Photo by Egor Kamelev from Pexels.

Transmission lines sag. The magnitude of the sag depends on several factors like the distance between the towers or poles, the weight of the conductor and temperature, both the ambient temperature and the heat of the line, which is the function of the load on the line. Sags should not be a problem, since there are defined formulas to calculate the sags as well as rules on required clearance to ground or vegetation. Nevertheless, losing transmission lines due to short circuits caused by tree-to-(power) line contact can be a major reason why blackouts cascade. If the system is already stressed, losing a line results in overloads on remaining lines. The overloaded lines heat up and sag more, maybe beyond emergency ratings or tree trimming has not been kept up, increasing the risk for tree-to-line contact and more lines will be lost.
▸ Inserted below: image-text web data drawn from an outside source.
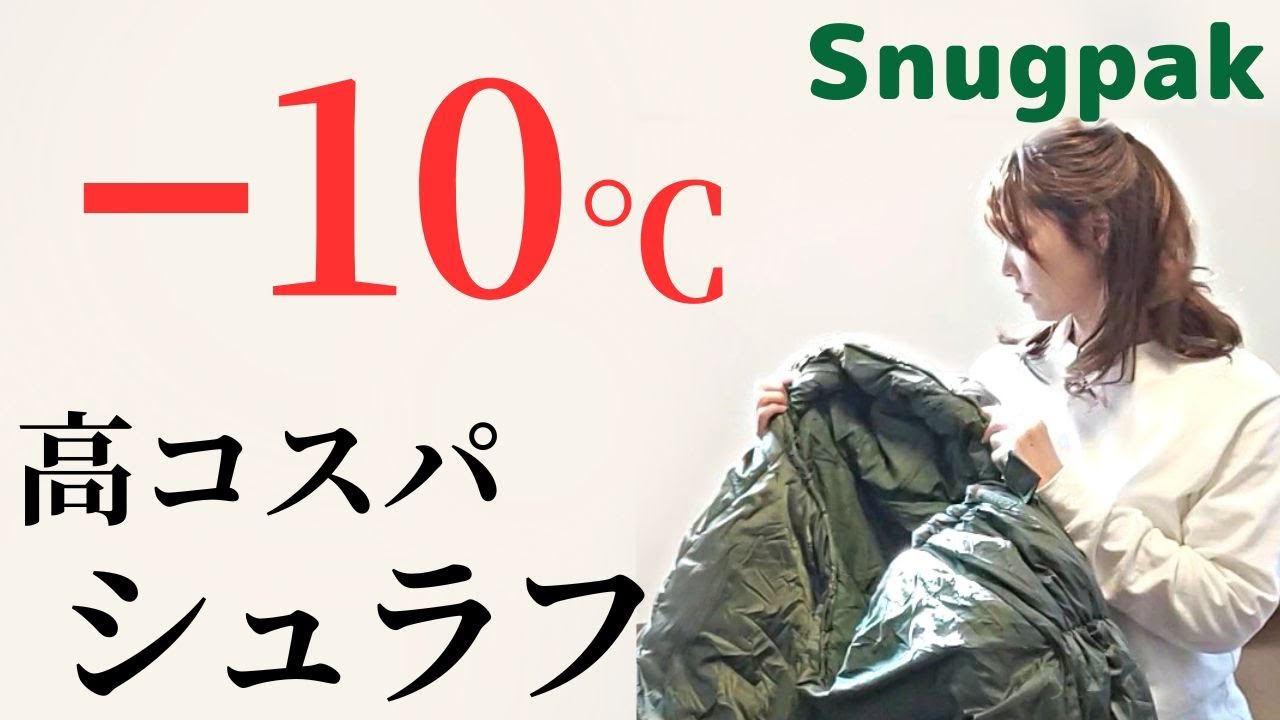 スナグパック。冬キャンプおすすめシュラフ。ソフティーエリート4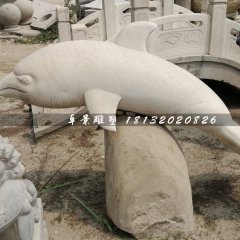 白海豚石雕，公園動(dòng)物石雕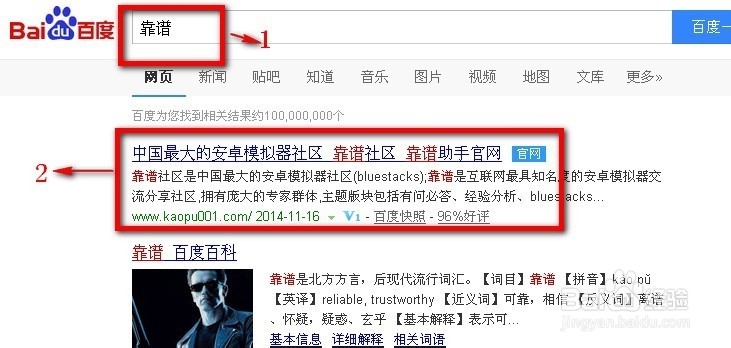 怎么用电脑玩安卓手机游戏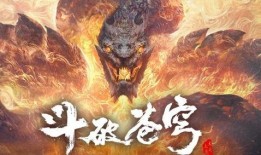 年番最新爆料公布,年度番剧巅峰之作即将揭晓！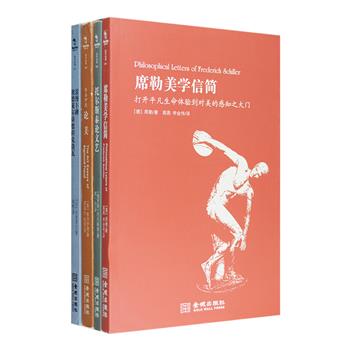 什么是艺术？美存在于何处？“美学经典”4册，精选世界美学发展历程中具有影响力的经典名作，囊括《席勒美学信简》、《弗洛伊德论美》、《托尔斯泰论文艺》、《波德莱尔谈德拉克洛瓦》，作者均为思想史与美学史上举足轻重的大师级人物，本系列以重新阅读、阐释西方美学经典文本为主旨，对西方现代美学理论的经典论著进行梳理和介绍，为读者提供一次世界美学经典的阅读盛宴！定价130.8元，现团购价36元包邮！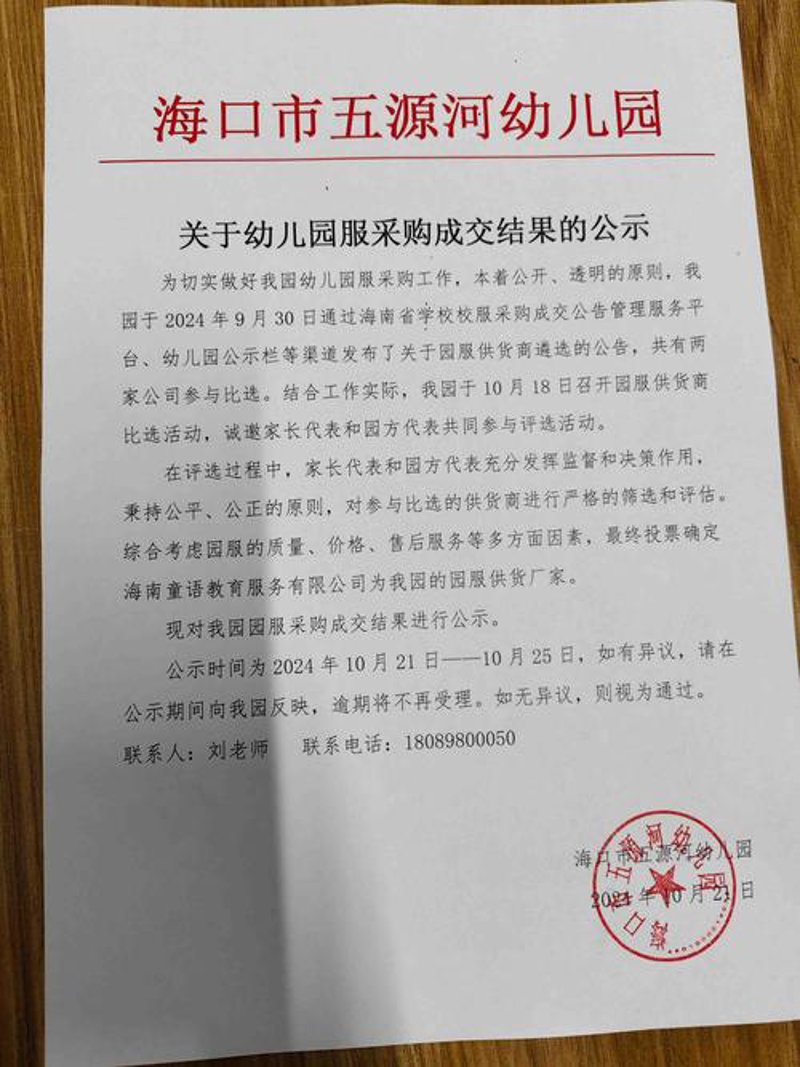 刻章备案：企业运营不可或缺的一环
It happens fast, like a cascade, as was the case in the 1996 Western North America blackout, the 2003 Northeast blackout, the 2003 Italy blackout, and many other blackouts.
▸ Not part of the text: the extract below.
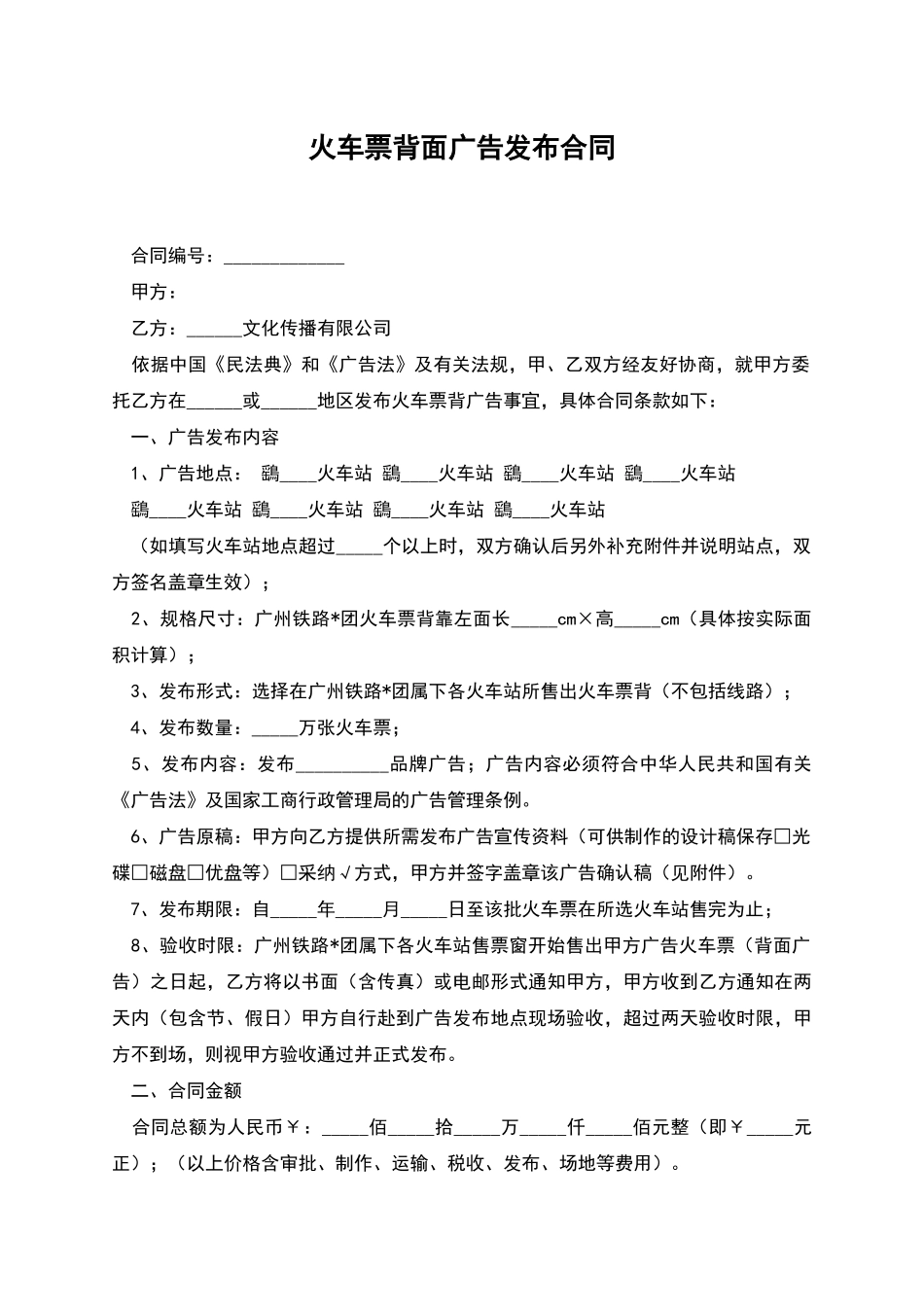 火车票背面广告发布合同_第1页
“Resilience and Stability of Ecological Systems” was a paper by the Canadian ecologist C.J. Hollings published in the Annual Review of Ecology and Systematics 1973. The concept of resilience was used to describe the persistence of natural systems in face of changes in the ecosystem. The paper has had a major impact within ecology and the concept of resilience has later been expanded to many other areas, including the electric grid.

The 2003 Northeast blackout and extreme weather events like hurricane Katrina (2005), superstorm Sandy (2012), polar vortex (2014), hurricanes Harvey, Irma and Maria (2017), as well as awareness of new risks, such as physical and cyber-attacks, etc., have contributed to the increased attention to the resilience of the electric grid and ways to strengthen it.